The Edge Use Case You’ve Been Waiting For

Lori MacVittie 축소판
Lori MacVittie
Published June 02, 2021

Success on the Internet has always been positively correlated to cat videos, and edge is no exception. 

Lest I be accused of committing a post hoc fallacy, let me say I am only partially serious about cat videos being a significant indicator of edge success. For those not familiar with this logical fallacy, you might recognize it from an infamous chart proving the "decline of pirates in the world are causing global warming." (Data Science Central) This fallacy is in part responsible for the catchier phrase, "correlation does not prove causation."

Nevertheless, I will point out that a quick Internet search will find a robust index of articles, blogs, and videos promoting the use of cat videos and memes for marketing, social media, and general customer engagement.

Perhaps cat videos are the exception to the rule.

Regardless, I am definitely about to use cat videos to illustrate a use case for edge. 

Find My Cat

First, consider the high likelihood that the neighborhood in which you live has a high number of video doorbells installed. Estimates are that as of 2020, 16% of all US households were using one.

Amazon's Ring accounts for 40% of doorbells in use, followed by Google's Nest with 24%. All other brands each account for less than 10% of doorbells in use, including Vivint, Remo, August, SkyBell and SimplySafe. Strategy Analytics estimates that more than 20 million US homes now use a video doorbell. (Business Wire, Feb 13 2020)

Let’s say your cat escaped. Because cats are like that. You can’t find them and tasty treats are not working their magic today. Imagine that you could harness the power of all the video doorbells in your neighborhood to find your cat.

The ability to identify objects—including cats—is a common use case for machine learning. Research indicates a high success rate and its use has wide applications in the fields of ecology, wildlife biology, zoology, conservation biology, and animal behavior.

Why not tracking down your lost cat?

If the data—the video—from those cameras were automatically and inexpensively aggregated, it would be a fairly simple exercise to search them and identify a cat. Moreover, with the ability to extract location from such video, one could rather quickly be informed as to where your cat might be.

The challenges are not completely technical at this point. They are business and even societal (privacy) challenges.

Despite these challenges, the edge is ripe for such solutions given the changes in technology over the past several years. Growing maturity of machine learning and AI in addition to more powerful compute at the edge provide an opportunity to incorporate endpoints and edge compute in new ways.

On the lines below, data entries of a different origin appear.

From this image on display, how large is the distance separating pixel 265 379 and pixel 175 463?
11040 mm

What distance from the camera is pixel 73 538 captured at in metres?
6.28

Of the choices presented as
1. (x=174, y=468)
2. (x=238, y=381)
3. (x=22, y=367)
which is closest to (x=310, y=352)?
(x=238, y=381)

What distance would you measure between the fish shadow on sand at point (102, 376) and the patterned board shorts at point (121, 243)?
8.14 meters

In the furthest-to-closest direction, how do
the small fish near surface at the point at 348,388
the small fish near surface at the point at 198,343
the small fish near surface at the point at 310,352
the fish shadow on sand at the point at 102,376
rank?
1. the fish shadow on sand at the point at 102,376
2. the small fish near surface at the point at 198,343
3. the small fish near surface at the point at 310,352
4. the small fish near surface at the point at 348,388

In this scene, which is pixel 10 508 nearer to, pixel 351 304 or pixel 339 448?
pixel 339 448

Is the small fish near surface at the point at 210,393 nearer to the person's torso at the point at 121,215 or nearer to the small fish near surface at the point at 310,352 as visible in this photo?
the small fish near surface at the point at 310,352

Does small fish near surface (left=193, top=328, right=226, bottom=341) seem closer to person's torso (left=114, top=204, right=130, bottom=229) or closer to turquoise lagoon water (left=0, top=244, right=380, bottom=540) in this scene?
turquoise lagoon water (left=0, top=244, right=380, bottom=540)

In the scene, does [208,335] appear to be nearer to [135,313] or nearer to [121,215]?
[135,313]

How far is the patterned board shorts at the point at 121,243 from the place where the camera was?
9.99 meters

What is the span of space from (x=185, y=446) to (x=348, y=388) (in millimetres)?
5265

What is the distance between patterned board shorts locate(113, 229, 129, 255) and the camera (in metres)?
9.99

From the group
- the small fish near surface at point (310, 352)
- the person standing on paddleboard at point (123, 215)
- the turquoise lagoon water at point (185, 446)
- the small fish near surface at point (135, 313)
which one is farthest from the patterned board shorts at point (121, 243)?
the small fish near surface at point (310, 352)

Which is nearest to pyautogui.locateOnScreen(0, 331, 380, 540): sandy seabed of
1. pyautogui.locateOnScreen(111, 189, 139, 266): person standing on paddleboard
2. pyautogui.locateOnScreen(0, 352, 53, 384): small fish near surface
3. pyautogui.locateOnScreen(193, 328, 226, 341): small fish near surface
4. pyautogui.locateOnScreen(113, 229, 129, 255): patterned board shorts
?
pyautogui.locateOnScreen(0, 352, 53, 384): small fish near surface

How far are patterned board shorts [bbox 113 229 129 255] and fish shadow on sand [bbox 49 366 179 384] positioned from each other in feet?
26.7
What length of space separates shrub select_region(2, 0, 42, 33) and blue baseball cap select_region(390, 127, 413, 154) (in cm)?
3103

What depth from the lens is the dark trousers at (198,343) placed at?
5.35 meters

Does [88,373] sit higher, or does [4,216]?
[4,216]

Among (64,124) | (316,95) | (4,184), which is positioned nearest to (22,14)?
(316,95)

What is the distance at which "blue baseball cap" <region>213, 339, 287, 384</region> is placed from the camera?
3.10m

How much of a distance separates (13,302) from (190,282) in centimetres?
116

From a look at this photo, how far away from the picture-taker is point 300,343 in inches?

Endpoints are Part of the Solution

This concept—that endpoints are part of the solution space—is part of the premise on which we base our belief  that edge computing must be redefined.  

edge 2.0 architecture

Much like cloud computing was initially born from the realization that idle compute could be utilized and turned into a service, so too can the idle compute and processing power of endpoints and nodes at the edge be utilized for new and interesting purposes. Like finding your cat.

This idle compute is increasing, thanks to the infrastructure renaissance that is delivering optimized compute in form factors capable of integrating with the smallest of devices. The exciting advances in GPUs and DPUs are a part of several of our internal innovation projects as we explore new ways to deliver, distribute, and optimize applications at the edge.

Endpoints—cameras, phones, doorbells—routinely contain more compute power than my first computer, my first gaming console, even my first "smart" phone. They are capable of being a part of the solution, rather than a passive player. What remains is simply the means to incorporate them into a platform that can properly respect privacy, ensure security, and operate as part of a larger pool of resources.

Now, will we actually see the development of a real-time, neighborhood cat finding service based on video doorbells? Perhaps not. But the concept is sound, given that we already use human power to review video from hundreds of public-facing security cameras. Machine learning and AI is harnessing the power of compute to automate and scale a human process—the review of video in the search for a stolen car, an abducted child, and yes, even a lost cat.

Imagine being able to conduct those searches in real-time.

That’s the kind of capability we see possible with the platform we call Edge 2.0.